- [Records supplied]
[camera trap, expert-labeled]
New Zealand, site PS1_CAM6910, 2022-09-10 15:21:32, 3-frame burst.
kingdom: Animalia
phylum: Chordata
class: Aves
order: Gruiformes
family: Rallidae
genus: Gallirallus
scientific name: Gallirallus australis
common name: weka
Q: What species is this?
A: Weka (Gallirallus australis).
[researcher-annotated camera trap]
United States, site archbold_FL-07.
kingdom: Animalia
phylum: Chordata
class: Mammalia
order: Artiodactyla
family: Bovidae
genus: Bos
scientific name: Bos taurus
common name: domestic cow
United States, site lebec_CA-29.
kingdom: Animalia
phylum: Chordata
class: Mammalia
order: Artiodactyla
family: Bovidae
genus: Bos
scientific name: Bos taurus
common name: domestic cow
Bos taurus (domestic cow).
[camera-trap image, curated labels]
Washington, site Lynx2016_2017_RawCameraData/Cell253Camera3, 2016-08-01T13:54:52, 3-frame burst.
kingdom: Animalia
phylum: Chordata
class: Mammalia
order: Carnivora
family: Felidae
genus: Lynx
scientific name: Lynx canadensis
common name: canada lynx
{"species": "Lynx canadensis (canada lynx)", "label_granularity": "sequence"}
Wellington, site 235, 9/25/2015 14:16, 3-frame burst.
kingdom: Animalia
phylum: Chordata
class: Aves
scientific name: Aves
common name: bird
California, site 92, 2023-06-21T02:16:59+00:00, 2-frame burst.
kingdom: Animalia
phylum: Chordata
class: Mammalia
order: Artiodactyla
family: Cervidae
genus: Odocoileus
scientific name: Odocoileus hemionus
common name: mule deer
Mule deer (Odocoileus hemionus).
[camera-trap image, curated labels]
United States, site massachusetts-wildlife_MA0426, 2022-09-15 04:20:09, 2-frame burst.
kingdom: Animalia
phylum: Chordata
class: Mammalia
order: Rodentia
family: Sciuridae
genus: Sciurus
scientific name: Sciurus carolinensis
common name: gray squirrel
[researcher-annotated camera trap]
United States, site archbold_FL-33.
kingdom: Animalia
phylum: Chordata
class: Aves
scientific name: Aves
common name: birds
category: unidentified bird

- [What to produce]
After reading through the records, retype all of them exactly.

- [Solved exercise]
[camera trap, expert-labeled]
New Zealand, site PS1_CAM6910, 2022-09-10 15:21:32, 3-frame burst.
kingdom: Animalia
phylum: Chordata
class: Aves
order: Gruiformes
family: Rallidae
genus: Gallirallus
scientific name: Gallirallus australis
common name: weka
Q: What species is this?
A: Weka (Gallirallus australis).
[researcher-annotated camera trap]
United States, site archbold_FL-07.
kingdom: Animalia
phylum: Chordata
class: Mammalia
order: Artiodactyla
family: Bovidae
genus: Bos
scientific name: Bos taurus
common name: domestic cow
United States, site lebec_CA-29.
kingdom: Animalia
phylum: Chordata
class: Mammalia
order: Artiodactyla
family: Bovidae
genus: Bos
scientific name: Bos taurus
common name: domestic cow
Bos taurus (domestic cow).
[camera-trap image, curated labels]
Washington, site Lynx2016_2017_RawCameraData/Cell253Camera3, 2016-08-01T13:54:52, 3-frame burst.
kingdom: Animalia
phylum: Chordata
class: Mammalia
order: Carnivora
family: Felidae
genus: Lynx
scientific name: Lynx canadensis
common name: canada lynx
{"species": "Lynx canadensis (canada lynx)", "label_granularity": "sequence"}
Wellington, site 235, 9/25/2015 14:16, 3-frame burst.
kingdom: Animalia
phylum: Chordata
class: Aves
scientific name: Aves
common name: bird
California, site 92, 2023-06-21T02:16:59+00:00, 2-frame burst.
kingdom: Animalia
phylum: Chordata
class: Mammalia
order: Artiodactyla
family: Cervidae
genus: Odocoileus
scientific name: Odocoileus hemionus
common name: mule deer
Mule deer (Odocoileus hemionus).
[camera-trap image, curated labels]
United States, site massachusetts-wildlife_MA0426, 2022-09-15 04:20:09, 2-frame burst.
kingdom: Animalia
phylum: Chordata
class: Mammalia
order: Rodentia
family: Sciuridae
genus: Sciurus
scientific name: Sciurus carolinensis
common name: gray squirrel
[researcher-annotated camera trap]
United States, site archbold_FL-33.
kingdom: Animalia
phylum: Chordata
class: Aves
scientific name: Aves
common name: birds
category: unidentified bird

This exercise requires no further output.